-- BEGIN --

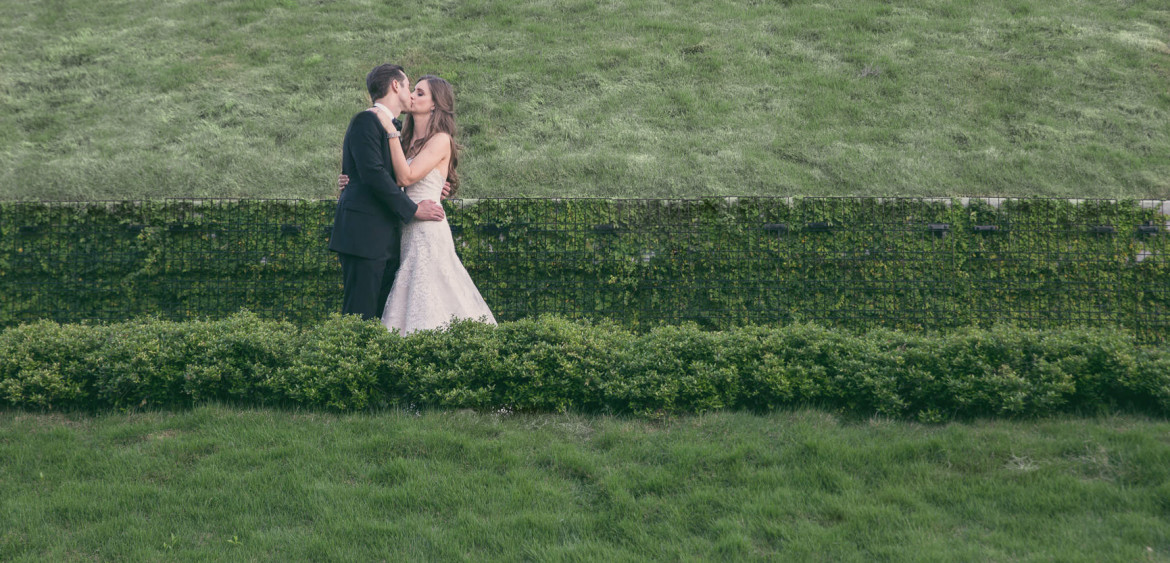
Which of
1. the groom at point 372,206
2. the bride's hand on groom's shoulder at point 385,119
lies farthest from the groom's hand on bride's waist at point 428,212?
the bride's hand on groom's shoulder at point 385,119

-- END --
-- BEGIN --

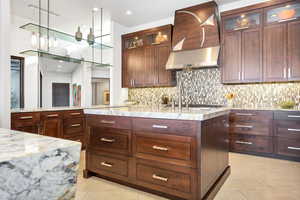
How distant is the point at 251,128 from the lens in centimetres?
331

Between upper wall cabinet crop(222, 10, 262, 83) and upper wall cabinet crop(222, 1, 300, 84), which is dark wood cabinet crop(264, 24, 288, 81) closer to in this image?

-- END --
-- BEGIN --

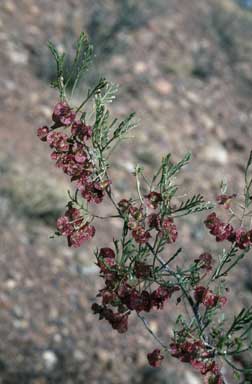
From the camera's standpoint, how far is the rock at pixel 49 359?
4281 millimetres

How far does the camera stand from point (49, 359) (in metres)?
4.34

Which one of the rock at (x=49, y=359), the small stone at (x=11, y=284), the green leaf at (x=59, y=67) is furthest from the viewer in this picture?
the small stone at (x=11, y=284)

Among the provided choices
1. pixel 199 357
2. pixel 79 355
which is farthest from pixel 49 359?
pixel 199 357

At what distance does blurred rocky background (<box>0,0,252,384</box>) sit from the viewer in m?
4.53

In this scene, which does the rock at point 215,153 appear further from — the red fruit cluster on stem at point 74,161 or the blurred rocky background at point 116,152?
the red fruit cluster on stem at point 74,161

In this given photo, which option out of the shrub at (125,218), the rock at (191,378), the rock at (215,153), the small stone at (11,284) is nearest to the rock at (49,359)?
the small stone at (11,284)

-- END --

WHAT THE TASK ASKS
Count the lines above that contain the string "pixel", and state only that number.

ANSWER
5